I telegiornali riescono attualmente a realizzare quanto ritenuto impossibile sino a qualche settimana fa: fornire al pubblico televisivo resoconti drammatici di caduti e feriti per mano dell’esercito israeliano con una rara freddezza, eliminando quindi l’enfasi usata quando le telecamere filmavano gli effetti dei bombardamenti sulle terre contese dai russi e dagli ucraini. Del resto la maggior parte degli speakers TV ritengono questa guerra “giusta”, poiché convinti che la ragione assoluta stia dalla parte di Israele. Professionisti impassibili pure nell’attimo in cui raccolgono le recenti dichiarazioni del Ministro della difesa Eliyahu che, per risolvere ogni problema, invoca il lancio della bomba nucleare su Gaza (parole poi smentite perché mal interpretate).

L’esponente del governo Netanyahu, che auspica il fungo atomico, dovrebbe essere destinatario di una forte stigmatizzazione internazionale, ma invece sono state ancora una volta poche le voci di dissenso. La Corte Penale Internazionale, l’istituzione giudiziaria che ha spiccato il mandato di cattura contro Putin, ha taciuto. Un silenzio che ha riguardato pure il sangue versato dai non combattenti nei campi profughi e nella striscia di Gaza. Hanno fatto finta di niente gli stessi leader europei, inclusa l’iperattiva Ursula von der leyen.

Ci sono quindi stragi consentite, come quelle subite dai civili ucraini russofoni bruciati vivi ad Odessa nel 2014 (dai nazionalisti filo Azov) oppure le attuali contro il popolo palestinese, ed altre che invece scatenano lo sdegno e la dura reazione occidentale.

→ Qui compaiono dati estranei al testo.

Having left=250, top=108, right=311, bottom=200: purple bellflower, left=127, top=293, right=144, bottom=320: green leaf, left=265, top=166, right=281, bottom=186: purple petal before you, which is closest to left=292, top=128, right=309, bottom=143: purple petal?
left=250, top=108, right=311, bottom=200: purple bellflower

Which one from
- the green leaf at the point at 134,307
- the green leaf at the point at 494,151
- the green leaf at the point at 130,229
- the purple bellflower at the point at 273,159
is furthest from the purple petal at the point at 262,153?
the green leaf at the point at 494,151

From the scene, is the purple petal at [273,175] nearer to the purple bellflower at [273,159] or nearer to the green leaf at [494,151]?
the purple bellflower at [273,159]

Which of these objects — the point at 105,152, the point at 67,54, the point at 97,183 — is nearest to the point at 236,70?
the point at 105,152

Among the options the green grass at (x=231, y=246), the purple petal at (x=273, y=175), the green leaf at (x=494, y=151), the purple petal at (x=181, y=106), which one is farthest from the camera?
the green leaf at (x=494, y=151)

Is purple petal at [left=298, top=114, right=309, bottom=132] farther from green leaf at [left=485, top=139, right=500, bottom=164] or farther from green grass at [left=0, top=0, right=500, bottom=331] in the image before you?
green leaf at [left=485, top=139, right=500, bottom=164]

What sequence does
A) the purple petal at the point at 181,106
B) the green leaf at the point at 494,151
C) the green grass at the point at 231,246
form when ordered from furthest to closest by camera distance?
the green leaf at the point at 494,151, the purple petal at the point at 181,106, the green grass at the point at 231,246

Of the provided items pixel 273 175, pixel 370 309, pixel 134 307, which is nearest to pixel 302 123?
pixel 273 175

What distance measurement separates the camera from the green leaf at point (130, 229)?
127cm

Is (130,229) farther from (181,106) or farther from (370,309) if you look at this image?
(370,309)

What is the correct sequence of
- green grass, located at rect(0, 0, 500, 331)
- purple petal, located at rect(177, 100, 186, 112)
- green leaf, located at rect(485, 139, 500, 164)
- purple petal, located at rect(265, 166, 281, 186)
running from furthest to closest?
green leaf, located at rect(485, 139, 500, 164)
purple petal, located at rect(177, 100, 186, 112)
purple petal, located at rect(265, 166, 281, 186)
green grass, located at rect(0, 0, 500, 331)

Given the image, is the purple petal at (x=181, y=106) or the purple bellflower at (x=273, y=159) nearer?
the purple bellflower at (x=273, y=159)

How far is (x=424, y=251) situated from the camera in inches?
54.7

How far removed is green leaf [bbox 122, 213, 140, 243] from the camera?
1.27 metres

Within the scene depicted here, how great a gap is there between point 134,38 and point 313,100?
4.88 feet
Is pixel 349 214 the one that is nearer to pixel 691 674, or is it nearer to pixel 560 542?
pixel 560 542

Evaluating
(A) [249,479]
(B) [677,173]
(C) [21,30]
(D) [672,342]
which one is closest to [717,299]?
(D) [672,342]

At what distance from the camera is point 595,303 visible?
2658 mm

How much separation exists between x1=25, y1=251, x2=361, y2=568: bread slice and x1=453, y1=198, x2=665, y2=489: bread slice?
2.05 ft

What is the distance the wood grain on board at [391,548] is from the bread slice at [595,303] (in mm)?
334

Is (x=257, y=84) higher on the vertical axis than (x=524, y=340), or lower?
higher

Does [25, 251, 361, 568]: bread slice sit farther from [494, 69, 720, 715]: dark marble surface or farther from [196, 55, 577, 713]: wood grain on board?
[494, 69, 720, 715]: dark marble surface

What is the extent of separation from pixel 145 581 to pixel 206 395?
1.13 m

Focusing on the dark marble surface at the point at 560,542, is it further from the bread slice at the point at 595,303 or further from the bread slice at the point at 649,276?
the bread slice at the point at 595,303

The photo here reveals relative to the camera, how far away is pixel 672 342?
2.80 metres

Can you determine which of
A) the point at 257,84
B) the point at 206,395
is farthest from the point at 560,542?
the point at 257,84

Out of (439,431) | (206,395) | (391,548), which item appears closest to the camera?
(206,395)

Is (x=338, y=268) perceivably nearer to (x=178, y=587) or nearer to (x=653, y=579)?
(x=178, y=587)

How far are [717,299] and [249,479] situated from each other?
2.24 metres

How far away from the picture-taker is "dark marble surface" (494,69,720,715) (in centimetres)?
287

Ripulendo le guerre da bugie e giochi di potere rimane una sola verità: i morti innocenti, ossia il dato che più di qualsiasi altro consegna la ragione a chi, in solitudine, invoca la “Pace”.

Sono i caduti tra la popolazione israeliana, palestinese, ucraina e russa che dovrebbero indurre le persone di buon senso ad abbandonare il tifo da stadio, per una delle due parti in conflitto armato, e a gridare “Basta!” con tutta l’aria che si ha nei polmoni.   

Un grido liberatorio e precorritore di buon senso collettivo, una sola parola ben scandita a voce alta: “Basta versare sangue!”.